#### Excerpted records ####
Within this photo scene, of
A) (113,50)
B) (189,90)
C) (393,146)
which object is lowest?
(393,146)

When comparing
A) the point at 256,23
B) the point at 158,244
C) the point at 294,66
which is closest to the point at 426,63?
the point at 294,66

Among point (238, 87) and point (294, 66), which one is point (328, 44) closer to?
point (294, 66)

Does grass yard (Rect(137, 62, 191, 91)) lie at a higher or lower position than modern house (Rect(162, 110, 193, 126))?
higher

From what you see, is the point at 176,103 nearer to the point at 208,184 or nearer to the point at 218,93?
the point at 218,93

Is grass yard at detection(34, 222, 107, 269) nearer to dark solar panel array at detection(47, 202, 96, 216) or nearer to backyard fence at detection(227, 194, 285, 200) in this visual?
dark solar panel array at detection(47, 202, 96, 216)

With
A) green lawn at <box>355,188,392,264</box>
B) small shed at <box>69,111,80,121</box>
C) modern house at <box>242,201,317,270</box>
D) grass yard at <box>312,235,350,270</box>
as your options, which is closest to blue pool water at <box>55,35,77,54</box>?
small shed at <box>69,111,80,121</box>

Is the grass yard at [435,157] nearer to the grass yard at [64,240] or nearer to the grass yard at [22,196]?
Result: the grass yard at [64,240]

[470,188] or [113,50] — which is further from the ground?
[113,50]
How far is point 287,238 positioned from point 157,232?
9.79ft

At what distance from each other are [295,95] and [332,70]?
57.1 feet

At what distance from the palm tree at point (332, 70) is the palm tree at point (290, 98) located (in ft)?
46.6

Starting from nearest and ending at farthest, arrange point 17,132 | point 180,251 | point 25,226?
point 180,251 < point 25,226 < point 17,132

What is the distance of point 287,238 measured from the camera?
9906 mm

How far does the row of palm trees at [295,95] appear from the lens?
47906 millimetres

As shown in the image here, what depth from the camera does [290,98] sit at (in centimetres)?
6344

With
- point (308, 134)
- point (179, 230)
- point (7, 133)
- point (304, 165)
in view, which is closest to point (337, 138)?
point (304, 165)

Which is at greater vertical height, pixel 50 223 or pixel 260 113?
####
**Aim:** Copy out, word for word, the lines from the one containing "How far does" through the last line of the items.

**Reply:**
How far does the row of palm trees at [295,95] appear from the lens?
47906 millimetres

As shown in the image here, what depth from the camera does [290,98] sit at (in centimetres)?
6344

With
- point (308, 134)
- point (179, 230)
- point (7, 133)
- point (304, 165)
in view, which is closest to point (337, 138)?
point (304, 165)

Which is at greater vertical height, pixel 50 223 or pixel 260 113?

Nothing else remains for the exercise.